Some applicants have been told not to waste their time.

Sang Jun, a 38-year-old former factory worker who lost his 11-year-old son in the Sichuan earthquake in May, said he and other parents from his school, the Fuxin No. 2 Primary School, dispatched representatives to Beijing in late July to inquire about protest permits. He said the group hoped to bring world attention to dangerous construction practices that he believes led to the collapse of so many schools in the region.

But the group's representatives were stopped at Chengdu Airport, Sang said. "The police tore up their tickets," he said. "They said that they would be willing to talk and resolve things after the Olympics."

Then there's the case of the Chinese Civilian Association for Safeguarding the Diaoyu Islands, a nationalist group that advocates a tougher stance by the Chinese government toward Japan and has been accused of being anti-Japanese.

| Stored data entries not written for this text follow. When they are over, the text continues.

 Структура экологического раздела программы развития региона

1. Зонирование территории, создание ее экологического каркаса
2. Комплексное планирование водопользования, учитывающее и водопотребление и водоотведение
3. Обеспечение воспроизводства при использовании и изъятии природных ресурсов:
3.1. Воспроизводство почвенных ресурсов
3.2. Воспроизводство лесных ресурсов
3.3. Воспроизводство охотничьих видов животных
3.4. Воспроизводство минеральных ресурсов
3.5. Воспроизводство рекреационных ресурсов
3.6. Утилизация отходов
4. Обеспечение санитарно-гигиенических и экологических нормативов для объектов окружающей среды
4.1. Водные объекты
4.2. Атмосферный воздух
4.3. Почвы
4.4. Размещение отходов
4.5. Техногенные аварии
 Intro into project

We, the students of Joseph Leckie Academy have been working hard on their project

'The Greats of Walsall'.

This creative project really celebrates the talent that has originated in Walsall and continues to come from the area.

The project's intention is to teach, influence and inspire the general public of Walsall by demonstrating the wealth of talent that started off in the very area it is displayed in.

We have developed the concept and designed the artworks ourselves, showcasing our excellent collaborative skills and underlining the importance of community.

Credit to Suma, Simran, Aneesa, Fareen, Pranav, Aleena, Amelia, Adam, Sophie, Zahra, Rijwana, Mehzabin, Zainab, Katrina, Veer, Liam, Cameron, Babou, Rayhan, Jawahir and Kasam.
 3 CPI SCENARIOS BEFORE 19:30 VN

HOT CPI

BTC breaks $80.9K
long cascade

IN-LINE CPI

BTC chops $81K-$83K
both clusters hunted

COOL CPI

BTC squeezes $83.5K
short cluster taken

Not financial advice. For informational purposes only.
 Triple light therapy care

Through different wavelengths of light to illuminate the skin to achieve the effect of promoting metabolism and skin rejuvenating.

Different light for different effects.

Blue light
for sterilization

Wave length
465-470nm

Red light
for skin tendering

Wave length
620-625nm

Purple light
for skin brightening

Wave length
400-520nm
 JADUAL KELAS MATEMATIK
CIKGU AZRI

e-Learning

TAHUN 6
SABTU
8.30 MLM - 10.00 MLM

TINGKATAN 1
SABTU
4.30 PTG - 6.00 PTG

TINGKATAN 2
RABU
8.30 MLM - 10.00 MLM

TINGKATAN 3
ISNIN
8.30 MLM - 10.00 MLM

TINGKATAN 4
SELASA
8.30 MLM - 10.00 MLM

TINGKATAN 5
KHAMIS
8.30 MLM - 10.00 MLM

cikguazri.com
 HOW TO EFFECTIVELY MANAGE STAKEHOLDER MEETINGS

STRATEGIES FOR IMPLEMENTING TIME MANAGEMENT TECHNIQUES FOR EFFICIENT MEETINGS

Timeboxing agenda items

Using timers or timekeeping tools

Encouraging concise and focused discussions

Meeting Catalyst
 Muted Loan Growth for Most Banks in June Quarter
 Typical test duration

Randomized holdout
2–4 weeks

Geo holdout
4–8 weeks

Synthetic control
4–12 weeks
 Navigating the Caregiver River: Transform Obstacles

Zhang Likun, a member of the group, said he called the Public Security Bureau at the end of July to ask about the application process. When he explained his group's purpose -- to lobby against the Japanese prime minister's plans to fly a Japanese military plane to China -- he was told his application would be rejected and not to bother applying.

Ge, the would-be protester from Suzhou, said she had been in Beijing for less than two hours when the four men, wearing street clothes and sporting identical brown canvas shoulder bags, found her at the bureau.

For five years, Ge and others had been fighting with the city of Suzhou over development near a luxury apartment building in which they had invested. The investors claimed that the city had violated their rights by paving over the building's extensive garden and razing tennis courts and other recreational facilities to make way for new residences. Ge and other owners said the rental value of their properties plummeted as a result of the city's actions.

The two sides have clashed in lawsuits and demonstrations. At one point, residents smashed the brick walls of the newly constructed buildings with hammers.

On Friday, the men told Ge that they were part of the police force in her home town and that they came to give her some advice. She was in danger in the capital, they said, warning that she would be "captured" by the Beijing police. They insisted that she return home immediately.

Officials from Suzhou's city commission, propaganda office and secretarial department, which processes letters of complaint to high-level officials, said they had not heard about Ge's case and therefore could not comment.